## Problem
Please rewrite the items below, substituting "older woman" for "elderly woman" and keeping everything else the same.

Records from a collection
>> BEGIN

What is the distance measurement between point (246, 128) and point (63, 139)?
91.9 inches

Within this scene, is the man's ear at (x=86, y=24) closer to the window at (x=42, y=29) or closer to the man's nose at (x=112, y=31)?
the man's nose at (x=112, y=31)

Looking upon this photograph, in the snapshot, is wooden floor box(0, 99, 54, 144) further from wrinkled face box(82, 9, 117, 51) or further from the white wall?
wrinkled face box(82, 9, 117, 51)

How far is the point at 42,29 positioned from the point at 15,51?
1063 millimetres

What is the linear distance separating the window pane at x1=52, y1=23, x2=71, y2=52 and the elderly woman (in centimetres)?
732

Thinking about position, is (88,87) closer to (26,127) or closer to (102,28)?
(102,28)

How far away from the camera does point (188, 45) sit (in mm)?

>> END

## Complete response
What is the distance measurement between point (246, 128) and point (63, 139)?
91.9 inches

Within this scene, is the man's ear at (x=86, y=24) closer to the window at (x=42, y=29) or closer to the man's nose at (x=112, y=31)?
the man's nose at (x=112, y=31)

Looking upon this photograph, in the snapshot, is wooden floor box(0, 99, 54, 144) further from wrinkled face box(82, 9, 117, 51) or further from the white wall?
wrinkled face box(82, 9, 117, 51)

How far is the point at 42,29 positioned from the point at 15,51?
1063 millimetres

What is the linear distance separating the window pane at x1=52, y1=23, x2=71, y2=52 and the older woman (in centimetres)?
732

Thinking about position, is (88,87) closer to (26,127) or closer to (102,28)?
(102,28)

How far away from the camera does point (188, 45) sit (in mm)?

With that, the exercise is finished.